(The task) Take the listing below and print exactly the lines starting at the line containing "2.1 El marco" and ending at the line containing "1.《狐狸和乌鸦的智慧》:狐", both ends included, and no others.

(Recorded data)
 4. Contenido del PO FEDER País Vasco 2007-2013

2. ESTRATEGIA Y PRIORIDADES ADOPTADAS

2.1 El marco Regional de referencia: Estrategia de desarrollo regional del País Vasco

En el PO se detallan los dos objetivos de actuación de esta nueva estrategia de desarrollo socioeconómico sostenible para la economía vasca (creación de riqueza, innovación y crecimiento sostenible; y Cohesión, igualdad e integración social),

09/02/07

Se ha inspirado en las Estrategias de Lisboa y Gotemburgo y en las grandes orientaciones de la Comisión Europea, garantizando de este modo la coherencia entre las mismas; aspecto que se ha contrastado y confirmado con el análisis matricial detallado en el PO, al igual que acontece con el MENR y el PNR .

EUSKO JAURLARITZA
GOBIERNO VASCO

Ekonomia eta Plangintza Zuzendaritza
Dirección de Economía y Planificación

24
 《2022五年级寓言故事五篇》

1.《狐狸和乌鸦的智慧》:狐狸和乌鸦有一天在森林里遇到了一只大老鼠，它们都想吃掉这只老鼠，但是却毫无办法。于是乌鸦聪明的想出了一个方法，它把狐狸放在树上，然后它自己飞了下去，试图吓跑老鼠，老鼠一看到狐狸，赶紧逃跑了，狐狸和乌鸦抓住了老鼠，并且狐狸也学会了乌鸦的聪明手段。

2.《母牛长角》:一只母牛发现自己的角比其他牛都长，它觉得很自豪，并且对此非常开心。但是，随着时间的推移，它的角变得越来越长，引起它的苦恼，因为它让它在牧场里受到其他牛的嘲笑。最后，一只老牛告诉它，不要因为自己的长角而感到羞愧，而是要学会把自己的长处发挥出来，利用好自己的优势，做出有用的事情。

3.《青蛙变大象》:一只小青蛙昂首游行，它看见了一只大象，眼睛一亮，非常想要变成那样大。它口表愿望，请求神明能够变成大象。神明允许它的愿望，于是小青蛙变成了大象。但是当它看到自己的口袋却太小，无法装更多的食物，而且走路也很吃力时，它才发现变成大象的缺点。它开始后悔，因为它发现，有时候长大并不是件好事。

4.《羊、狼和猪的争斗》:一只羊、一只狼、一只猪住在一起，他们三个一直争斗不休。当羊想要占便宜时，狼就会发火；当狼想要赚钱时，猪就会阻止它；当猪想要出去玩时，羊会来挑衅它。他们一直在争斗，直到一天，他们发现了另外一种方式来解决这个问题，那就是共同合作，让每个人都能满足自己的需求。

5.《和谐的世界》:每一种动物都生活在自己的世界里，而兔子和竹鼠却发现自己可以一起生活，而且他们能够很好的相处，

(Answer to this task)
2.1 El marco Regional de referencia: Estrategia de desarrollo regional del País Vasco

En el PO se detallan los dos objetivos de actuación de esta nueva estrategia de desarrollo socioeconómico sostenible para la economía vasca (creación de riqueza, innovación y crecimiento sostenible; y Cohesión, igualdad e integración social),

09/02/07

Se ha inspirado en las Estrategias de Lisboa y Gotemburgo y en las grandes orientaciones de la Comisión Europea, garantizando de este modo la coherencia entre las mismas; aspecto que se ha contrastado y confirmado con el análisis matricial detallado en el PO, al igual que acontece con el MENR y el PNR .

EUSKO JAURLARITZA
GOBIERNO VASCO

Ekonomia eta Plangintza Zuzendaritza
Dirección de Economía y Planificación

24
 《2022五年级寓言故事五篇》

1.《狐狸和乌鸦的智慧》:狐狸和乌鸦有一天在森林里遇到了一只大老鼠，它们都想吃掉这只老鼠，但是却毫无办法。于是乌鸦聪明的想出了一个方法，它把狐狸放在树上，然后它自己飞了下去，试图吓跑老鼠，老鼠一看到狐狸，赶紧逃跑了，狐狸和乌鸦抓住了老鼠，并且狐狸也学会了乌鸦的聪明手段。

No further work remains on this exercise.